Content of the seminar:
The equity premium puzzle is a longstanding and perplexing phenomenon in the field of finance. It revolves around the apparent disconnect between the expected returns on stocks and the risk-free interest rate. Asset pricing theories imply that investors demand an equity risk premium, that means, a higher return for taking on the additional risk associated with investing in stocks compared to the risk-free rate offered by assets like government bonds. The puzzle arises from the magnitude of this premium. Empirical evidence over many decades has shown that stocks have historically provided significantly higher returns than could be justified by standard financial models. These models predict that the equity risk premium should be relatively small, because stock market returns are only weakly correlated with macroeconomic fundamentals, especially household consumption. The key question is: Why are stock returns so high, given that they barely affect the overall financial well-being of investors? Researchers and economists have proposed various explanations for the equity premium puzzle. Some argue that investors may be excessively risk-averse, while others suggest that the true risks are underestimated by financial economists. The goal of this seminar is to shed light on a variety of potential explanations and discuss their main economic intuitions. Resolving the equity premium puzzle is not only a theoretical challenge but also has significant implications for investment strategies, portfolio management, and understanding the dynamics of financial markets. Researchers continue to explore this intriguing phenomenon in their quest for a comprehensive explanation that can bridge the gap between theory and empirical observations in asset pricing. In that sense, the seminar provides insights into cutting-edge research in financial economics.
Deliverables:
The seminar language is English. Every participant has to hand in a seminar thesis of 12-15 pages, written in English. The main goal is to thoroughly describe the economic rationale behind the chosen article. Taking this as a starting point, the thesis can either a) outline criticisms of the presented model (using the follow-up literature) or b) shed light on the model’s (or some model extensions’) ability to explain other phenomena in asset pricing. After about half of the semester (see schedule below), there is a status update-meeting with the whole group, where participants are supposed to share their plans for their seminar theses and presentation and a rough roadmap for the remaining semester. At the end of the semester, all participants present their main results (in English!) and we discuss similarities and differences across the alternative economic models. The final grade will depend on the thesis, the presentation, and the participation in the discussions in the two meetings (status update and presentations).
Individual topics:
- 1. Long-run risk (main article: Bansal and Yaron (2004)) The long-run risks model posits that the economy faces persistent and unpredictable shocks that affect future consumption growth, representing a source of long-run risk. Investors are assumed to be concerned about these economic risks and demand a risk premium in compensation for bearing them. The model’s key innovation is its focus on fluctuations in long-term risk, rather than the local correlation between stock returns and household consumption.
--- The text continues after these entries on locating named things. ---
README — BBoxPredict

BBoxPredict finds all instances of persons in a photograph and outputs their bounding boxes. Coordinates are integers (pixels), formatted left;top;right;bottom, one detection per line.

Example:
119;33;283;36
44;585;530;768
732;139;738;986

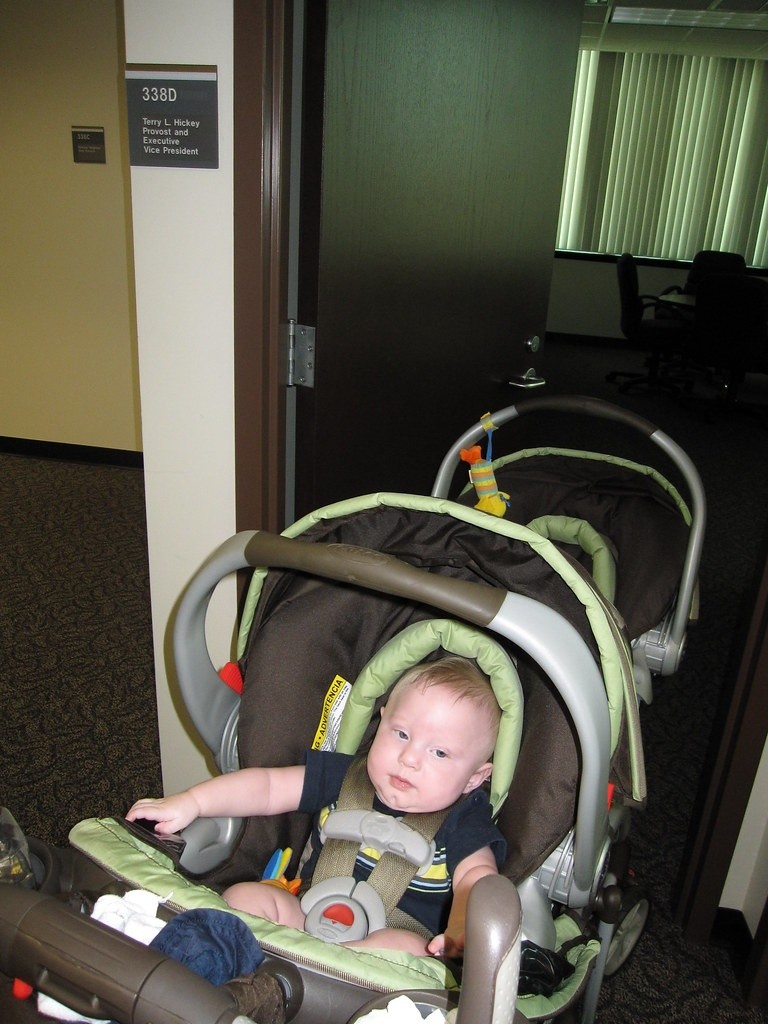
124;654;516;960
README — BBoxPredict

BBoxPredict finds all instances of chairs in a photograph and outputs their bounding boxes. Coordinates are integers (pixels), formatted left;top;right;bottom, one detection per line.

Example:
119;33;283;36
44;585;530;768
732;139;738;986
677;272;768;430
605;252;697;393
686;250;746;387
- 2. Habit formation (main article: Campbell and Cochrane (1999)) The main idea of this framework is that the preferences of investors incorporate so called habit formation. This means that investors derive utility not only from their current consumption but also from the deviation of consumption from a habit or target level. When consumers are accustomed to a certain standard of living, they experience disutility if their consumption falls below this habit level. This effectively makes them excessively risk averse, explaining the high risk premia on stocks.
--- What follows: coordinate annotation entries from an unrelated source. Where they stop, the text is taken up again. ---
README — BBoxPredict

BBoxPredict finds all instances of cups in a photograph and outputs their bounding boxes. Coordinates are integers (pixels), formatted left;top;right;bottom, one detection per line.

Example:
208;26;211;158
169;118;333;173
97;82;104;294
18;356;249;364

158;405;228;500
- 3. Rare disasters (main article: Barro (2006)) The model posits that there is a small but nonzero probability of catastrophic events occurring, which can lead to massive economic losses and wealth destruction. Investors are assumed to be highly concerned about these rare disasters. They demand a substantial risk premium for holding assets that are vulnerable to such events. It is argued that the feared disaster has not occurred (at least in the USA), so that asset returns seem surprisingly high while fundamentals are surprisingly smooth.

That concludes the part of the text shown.